A Theory of Trotter Error

TL;DR

This paper develops a comprehensive theory of Trotter error that provides tighter bounds and improved algorithms for quantum simulation, applicable to a wide range of systems and interactions, surpassing previous limitations.

Contribution

It introduces a general, commutativity-exploiting framework for analyzing Trotter error, leading to better bounds and algorithms for quantum simulation of diverse Hamiltonians.

Findings

Tighter error bounds for real- and imaginary-time evolutions.

Nearly matching or outperforming previous algorithms for various systems.

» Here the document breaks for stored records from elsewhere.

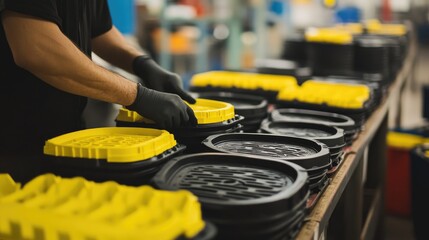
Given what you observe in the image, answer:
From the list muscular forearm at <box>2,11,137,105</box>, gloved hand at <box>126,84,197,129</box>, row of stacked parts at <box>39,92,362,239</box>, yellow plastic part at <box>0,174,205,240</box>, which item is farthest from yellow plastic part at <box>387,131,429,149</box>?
yellow plastic part at <box>0,174,205,240</box>

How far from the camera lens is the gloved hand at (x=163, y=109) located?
1.48 meters

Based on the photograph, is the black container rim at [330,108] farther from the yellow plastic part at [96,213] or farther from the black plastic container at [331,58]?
the yellow plastic part at [96,213]

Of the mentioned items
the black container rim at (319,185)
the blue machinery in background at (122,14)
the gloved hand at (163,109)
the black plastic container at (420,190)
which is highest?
the blue machinery in background at (122,14)

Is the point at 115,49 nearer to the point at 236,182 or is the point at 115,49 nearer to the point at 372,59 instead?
the point at 236,182

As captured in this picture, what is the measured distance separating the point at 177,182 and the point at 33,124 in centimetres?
72

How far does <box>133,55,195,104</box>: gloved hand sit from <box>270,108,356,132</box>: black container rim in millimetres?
405

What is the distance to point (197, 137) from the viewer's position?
153 cm

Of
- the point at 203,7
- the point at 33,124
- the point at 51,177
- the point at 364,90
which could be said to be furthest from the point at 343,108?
the point at 203,7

Local observables can be simulated with complexity independent of system size in power-law systems.

Abstract

The Lie-Trotter formula, together with its higher-order generalizations, provides a direct approach to decomposing the exponential of a sum of operators. Despite significant effort, the error scaling of such product formulas remains poorly understood. We develop a theory of Trotter error that overcomes the limitations of prior approaches based on truncating the Baker-Campbell-Hausdorff expansion. Our analysis directly exploits the commutativity of operator summands, producing tighter error bounds for both real- and imaginary-time evolutions. Whereas previous work achieves similar goals for systems with geometric locality or Lie-algebraic structure, our approach holds in general. We give a host of improved algorithms for digital quantum simulation and quantum Monte Carlo methods, including simulations of second-quantized plane-wave electronic structure, $k$-local Hamiltonians, rapidly decaying power-law interactions, clustered Hamiltonians, the transverse field Ising model, and quantum ferromagnets, nearly matching or even outperforming the best previous results. We obtain further speedups using the fact that product formulas can preserve the locality of the simulated system. Specifically, we show that local observables can be simulated with complexity independent of the system size for power-law interacting systems, which implies a Lieb-Robinson bound as a byproduct. Our analysis reproduces known tight bounds for first- and second-order formulas. Our higher-order bound overestimates the complexity of simulating a one-dimensional Heisenberg model with an even-odd ordering of terms by only a factor of $5$, and is close to tight for power-law interactions and other orderings of terms. This suggests that our theory can accurately characterize Trotter error in terms of both asymptotic scaling and constant prefactor.